▼▼▼
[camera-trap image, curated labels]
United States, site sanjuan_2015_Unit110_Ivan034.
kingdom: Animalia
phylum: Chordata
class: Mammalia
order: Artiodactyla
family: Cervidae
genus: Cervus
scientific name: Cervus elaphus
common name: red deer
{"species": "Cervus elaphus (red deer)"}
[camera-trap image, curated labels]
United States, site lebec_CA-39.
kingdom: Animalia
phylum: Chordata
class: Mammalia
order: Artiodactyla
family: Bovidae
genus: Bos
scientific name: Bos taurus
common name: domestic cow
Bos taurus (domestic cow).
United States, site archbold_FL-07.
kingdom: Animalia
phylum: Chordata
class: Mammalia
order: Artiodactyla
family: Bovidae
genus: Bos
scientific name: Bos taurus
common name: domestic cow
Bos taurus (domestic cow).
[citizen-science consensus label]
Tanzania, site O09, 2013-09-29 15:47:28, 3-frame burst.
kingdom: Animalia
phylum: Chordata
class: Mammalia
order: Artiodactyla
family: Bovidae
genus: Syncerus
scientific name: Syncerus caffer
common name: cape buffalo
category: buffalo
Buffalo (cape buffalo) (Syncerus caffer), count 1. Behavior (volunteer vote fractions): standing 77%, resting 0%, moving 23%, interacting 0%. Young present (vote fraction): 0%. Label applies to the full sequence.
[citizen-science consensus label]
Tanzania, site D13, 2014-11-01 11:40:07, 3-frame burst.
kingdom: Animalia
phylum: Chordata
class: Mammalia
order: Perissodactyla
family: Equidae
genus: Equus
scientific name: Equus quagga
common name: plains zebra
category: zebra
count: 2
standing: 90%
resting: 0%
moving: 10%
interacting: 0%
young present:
▲▲▲
AIM OF THE EXERCISE:
Your answer should be the full set of records above, restated exactly.

PROBLEM SOLUTION:
[camera-trap image, curated labels]
United States, site sanjuan_2015_Unit110_Ivan034.
kingdom: Animalia
phylum: Chordata
class: Mammalia
order: Artiodactyla
family: Cervidae
genus: Cervus
scientific name: Cervus elaphus
common name: red deer
{"species": "Cervus elaphus (red deer)"}
[camera-trap image, curated labels]
United States, site lebec_CA-39.
kingdom: Animalia
phylum: Chordata
class: Mammalia
order: Artiodactyla
family: Bovidae
genus: Bos
scientific name: Bos taurus
common name: domestic cow
Bos taurus (domestic cow).
United States, site archbold_FL-07.
kingdom: Animalia
phylum: Chordata
class: Mammalia
order: Artiodactyla
family: Bovidae
genus: Bos
scientific name: Bos taurus
common name: domestic cow
Bos taurus (domestic cow).
[citizen-science consensus label]
Tanzania, site O09, 2013-09-29 15:47:28, 3-frame burst.
kingdom: Animalia
phylum: Chordata
class: Mammalia
order: Artiodactyla
family: Bovidae
genus: Syncerus
scientific name: Syncerus caffer
common name: cape buffalo
category: buffalo
Buffalo (cape buffalo) (Syncerus caffer), count 1. Behavior (volunteer vote fractions): standing 77%, resting 0%, moving 23%, interacting 0%. Young present (vote fraction): 0%. Label applies to the full sequence.
[citizen-science consensus label]
Tanzania, site D13, 2014-11-01 11:40:07, 3-frame burst.
kingdom: Animalia
phylum: Chordata
class: Mammalia
order: Perissodactyla
family: Equidae
genus: Equus
scientific name: Equus quagga
common name: plains zebra
category: zebra
count: 2
standing: 90%
resting: 0%
moving: 10%
interacting: 0%
young present:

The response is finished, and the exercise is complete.